New research suggests that millions of unfortunate UK drivers have been forced to spend a staggering £181m replacing lost car keys.
An RAC survey found that one in 20 motorists (that’s almost two million) admit they have lost their keys for good and 6% of these say they have actually managed it twice.
When questioned where they thought they had lost them one in five (18%) thought it was somewhere outdoors, 9% lost them in the house, 5% lost them at work and the same number said it happened when shopping. Another 4% said they vanished when they were out socialising, 14% said they were stolen, but a quarter (23%) simply didn’t have a clue what happened to them.
Four in 10 (39%) of those who permanently ‘misplaced’ their car keys just made do with their spare key, but over half (54%) said they bought a replacement key at an average cost of £176.20 which equates to a UK-wide bill of over £180m.

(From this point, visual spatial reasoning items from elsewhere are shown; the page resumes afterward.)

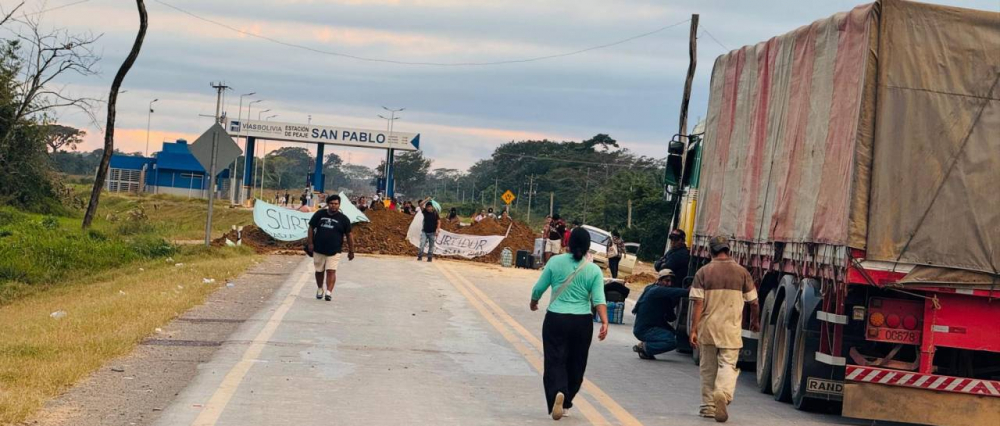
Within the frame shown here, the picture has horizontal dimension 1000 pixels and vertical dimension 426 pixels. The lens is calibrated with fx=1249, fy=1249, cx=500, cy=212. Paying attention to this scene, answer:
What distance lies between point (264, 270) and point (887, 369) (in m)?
18.7

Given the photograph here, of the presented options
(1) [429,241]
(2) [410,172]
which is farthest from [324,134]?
(2) [410,172]

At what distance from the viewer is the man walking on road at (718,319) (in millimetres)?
10617

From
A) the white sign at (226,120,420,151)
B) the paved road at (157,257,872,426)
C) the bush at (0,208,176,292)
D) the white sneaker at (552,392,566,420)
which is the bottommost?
the bush at (0,208,176,292)

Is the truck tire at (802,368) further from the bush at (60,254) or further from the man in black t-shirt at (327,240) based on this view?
the bush at (60,254)

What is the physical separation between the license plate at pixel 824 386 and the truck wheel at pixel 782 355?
0.53m

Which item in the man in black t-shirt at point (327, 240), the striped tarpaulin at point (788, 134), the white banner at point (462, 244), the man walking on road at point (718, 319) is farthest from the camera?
the white banner at point (462, 244)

The RAC Opinion Panel survey of 2,068 motorists also revealed that absent-minded drivers spend two minutes 10 seconds on average looking for their keys every day – adding up to almost 14 hours a year.
It wlould seems that women are more prone to mislaying their keys, with 45% saying they frequently forget where they last put their keys, compared with 38% of men.

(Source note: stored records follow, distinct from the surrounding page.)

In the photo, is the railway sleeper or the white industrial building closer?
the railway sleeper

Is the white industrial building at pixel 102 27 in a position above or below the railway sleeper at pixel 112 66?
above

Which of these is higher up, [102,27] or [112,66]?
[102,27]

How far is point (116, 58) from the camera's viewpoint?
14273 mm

However, when it comes to locking keys in the car, men are the most careless with 30% admitting to the mistake, compared to 23% of women who have done it. In total, a quarter of drivers (10 million)admit to having locked their keys in their car.
To recover the keys and access their car 31% of these drivers called the RAC or another breakdown provider, 32% used their spare key, 20% found another way to open the door and 3% called a locksmith. But for a desperate 3%, or 300,000 drivers, they had to resort to smashing a window.

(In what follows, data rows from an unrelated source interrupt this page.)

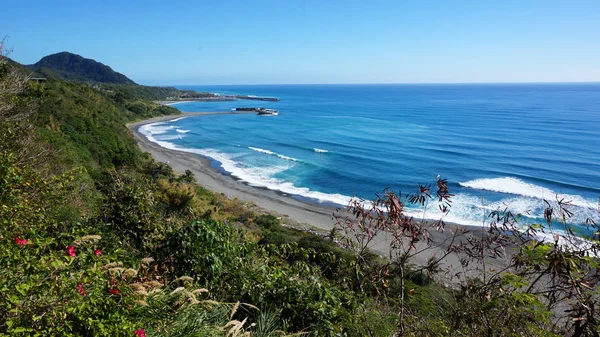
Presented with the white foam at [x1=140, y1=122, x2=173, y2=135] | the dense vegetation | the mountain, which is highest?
the mountain

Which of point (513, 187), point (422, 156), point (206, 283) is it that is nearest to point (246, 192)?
point (422, 156)

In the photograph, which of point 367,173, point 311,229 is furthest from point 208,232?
point 367,173

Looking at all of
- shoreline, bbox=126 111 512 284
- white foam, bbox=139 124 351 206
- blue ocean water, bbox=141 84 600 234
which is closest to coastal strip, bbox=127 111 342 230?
shoreline, bbox=126 111 512 284

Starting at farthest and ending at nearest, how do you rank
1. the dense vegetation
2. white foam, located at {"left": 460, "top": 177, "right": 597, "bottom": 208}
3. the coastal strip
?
white foam, located at {"left": 460, "top": 177, "right": 597, "bottom": 208}
the coastal strip
the dense vegetation

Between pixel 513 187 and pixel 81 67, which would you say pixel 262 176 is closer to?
pixel 513 187

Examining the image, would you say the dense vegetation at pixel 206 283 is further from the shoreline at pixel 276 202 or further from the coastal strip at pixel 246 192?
the coastal strip at pixel 246 192

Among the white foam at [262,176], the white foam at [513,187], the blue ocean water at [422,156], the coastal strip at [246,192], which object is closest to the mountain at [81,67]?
the blue ocean water at [422,156]

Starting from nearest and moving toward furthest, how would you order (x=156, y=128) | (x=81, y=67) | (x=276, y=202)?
1. (x=276, y=202)
2. (x=156, y=128)
3. (x=81, y=67)

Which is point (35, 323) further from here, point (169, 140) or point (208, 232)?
point (169, 140)

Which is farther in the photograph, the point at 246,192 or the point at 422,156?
the point at 422,156

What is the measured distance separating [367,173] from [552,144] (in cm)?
2924

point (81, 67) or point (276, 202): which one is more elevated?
point (81, 67)

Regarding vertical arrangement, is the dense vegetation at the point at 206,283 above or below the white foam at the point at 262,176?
above

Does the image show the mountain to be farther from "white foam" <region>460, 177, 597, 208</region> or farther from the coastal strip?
"white foam" <region>460, 177, 597, 208</region>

“Locking your keys in your car is perhaps one of the most frustrating experiences that any of us face resulting in maximum inconvenience and stress,” said RAC spokesman Pete Williams .
“The RAC dealt with over 57,000 members with key-related problems including lock-outs and faulty locks in 2017 so it is always good to know where your spare key is so a friend or family member can find it in a crisis.”